* DIRECTIONS *
Copy word for word the part of the glioma study summary that opens with the words containing "We enrolled 142" and closes with "bax protein levels.".

* READING PASSAGE *
We enrolled 142 glioma patients admitted to our hospital from May 2014 to May 2016 into the research group (RG) and 120 healthy subjects receiving concurrent physical examinations into the control group (CG). Fasting peripheral blood (4 mL each) was sampled from subjects from the two groups. Using the quantitative real-time polymerase chain reaction (qRT-PCR), lncRNA-ANRIL and SOX9 were measured to explore their values in the early diagnosis of glioma. Patients from RG were followed up for 3 years to analyze the influence of lncRNA-ANRIL and SOX9 on patient prognosis. We purchased glioma cell lines U251 and U87 and grouped them according to the transfection of different plasmids. We conducted CCK8 assay to test cell proliferation, Transwell assay to test cell invasion, the flow cytometry to test cell apoptosis, and Western Blot assay to measure bcl-2 and bax protein levels.

Results

ANRIL and SOX9 were evidently higher in RG than in CG (P<0.01). The receiver operating characteristic (ROC) curve revealed that the diagnostic sensitivity of ANRIL combined with SOX9 for glioma was 81.62%, and the specificity was 90.83% (P<0.01). ANRIL and SOX9 were closely related to tumor grade, tumor diameter, distant metastasis, and family history of glioma (P<0.01). In total, 135 patients were successfully followed up (95.07%). Patients with high levels of ANRIL and SOX9 had a markedly poorer prognosis than those with low levels (P<0.05). ANRIL and SOX9 were markedly higher in glioma cell lines (U251 and U87) than in normal brain cells (P<0.01). The proliferation and invasion of U251 cells were notably reduced after the transfection of ANRIL and SOX9 inhibitory sequences (P<0.01), but the apoptosis was notably increased (P<0.01). Bcl-2 expression was markedly increased in lncRNA-ANRIL-inhibitor and SOX9-inhibitor (P<0.01), while bax expression was markedly reduced in lncRNA-ANRIL-inhibitor and SOX9-inhibitor (P<0.01).

* EXTRACTED RECORDS *
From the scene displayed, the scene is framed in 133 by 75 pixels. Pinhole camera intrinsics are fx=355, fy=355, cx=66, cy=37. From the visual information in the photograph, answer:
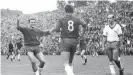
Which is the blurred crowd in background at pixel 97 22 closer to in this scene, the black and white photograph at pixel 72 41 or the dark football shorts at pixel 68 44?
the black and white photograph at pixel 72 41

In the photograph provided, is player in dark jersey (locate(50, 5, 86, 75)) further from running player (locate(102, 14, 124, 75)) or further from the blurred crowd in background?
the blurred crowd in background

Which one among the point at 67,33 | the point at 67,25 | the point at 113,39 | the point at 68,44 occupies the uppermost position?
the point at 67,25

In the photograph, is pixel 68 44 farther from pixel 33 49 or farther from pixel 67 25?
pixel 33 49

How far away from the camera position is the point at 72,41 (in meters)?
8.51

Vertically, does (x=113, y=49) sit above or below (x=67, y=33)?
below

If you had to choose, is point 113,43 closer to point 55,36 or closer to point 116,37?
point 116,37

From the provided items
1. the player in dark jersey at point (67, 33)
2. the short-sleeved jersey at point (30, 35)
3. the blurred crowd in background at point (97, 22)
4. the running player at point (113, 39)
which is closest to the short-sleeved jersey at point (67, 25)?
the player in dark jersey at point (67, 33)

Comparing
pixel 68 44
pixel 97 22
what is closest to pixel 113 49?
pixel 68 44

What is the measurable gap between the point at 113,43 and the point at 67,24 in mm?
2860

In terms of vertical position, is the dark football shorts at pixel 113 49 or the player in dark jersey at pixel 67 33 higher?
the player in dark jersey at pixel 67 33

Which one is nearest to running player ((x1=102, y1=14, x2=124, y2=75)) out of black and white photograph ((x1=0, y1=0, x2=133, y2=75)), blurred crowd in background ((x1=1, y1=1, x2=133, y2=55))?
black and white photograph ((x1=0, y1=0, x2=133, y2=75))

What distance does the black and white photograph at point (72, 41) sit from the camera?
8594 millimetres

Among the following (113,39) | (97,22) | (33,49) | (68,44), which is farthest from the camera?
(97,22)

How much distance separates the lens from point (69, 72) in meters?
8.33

--

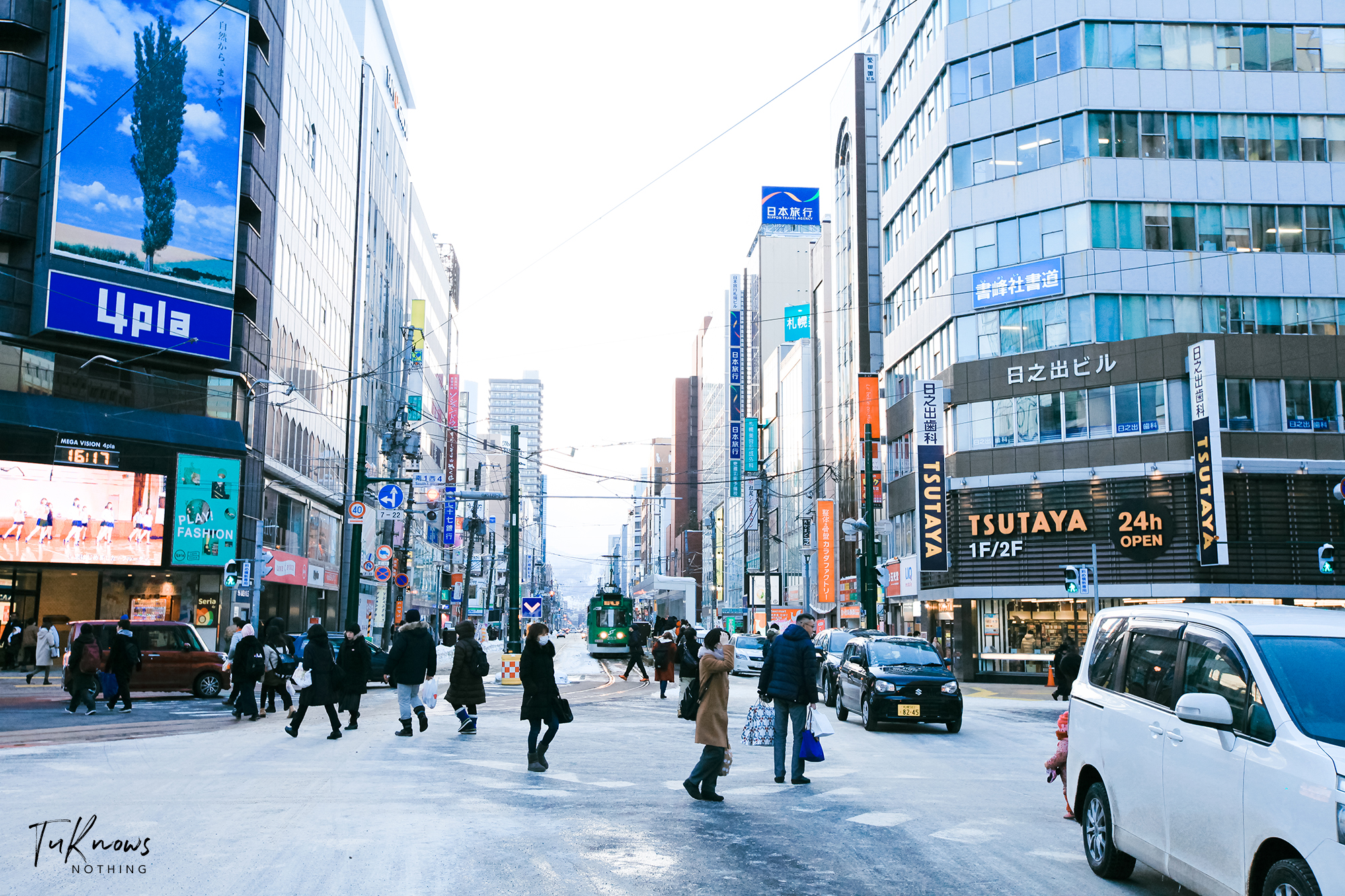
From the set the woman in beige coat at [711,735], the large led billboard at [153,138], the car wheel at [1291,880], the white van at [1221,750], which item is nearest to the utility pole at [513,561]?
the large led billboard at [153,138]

* ANSWER SPACE *
We enrolled 142 glioma patients admitted to our hospital from May 2014 to May 2016 into the research group (RG) and 120 healthy subjects receiving concurrent physical examinations into the control group (CG). Fasting peripheral blood (4 mL each) was sampled from subjects from the two groups. Using the quantitative real-time polymerase chain reaction (qRT-PCR), lncRNA-ANRIL and SOX9 were measured to explore their values in the early diagnosis of glioma. Patients from RG were followed up for 3 years to analyze the influence of lncRNA-ANRIL and SOX9 on patient prognosis. We purchased glioma cell lines U251 and U87 and grouped them according to the transfection of different plasmids. We conducted CCK8 assay to test cell proliferation, Transwell assay to test cell invasion, the flow cytometry to test cell apoptosis, and Western Blot assay to measure bcl-2 and bax protein levels.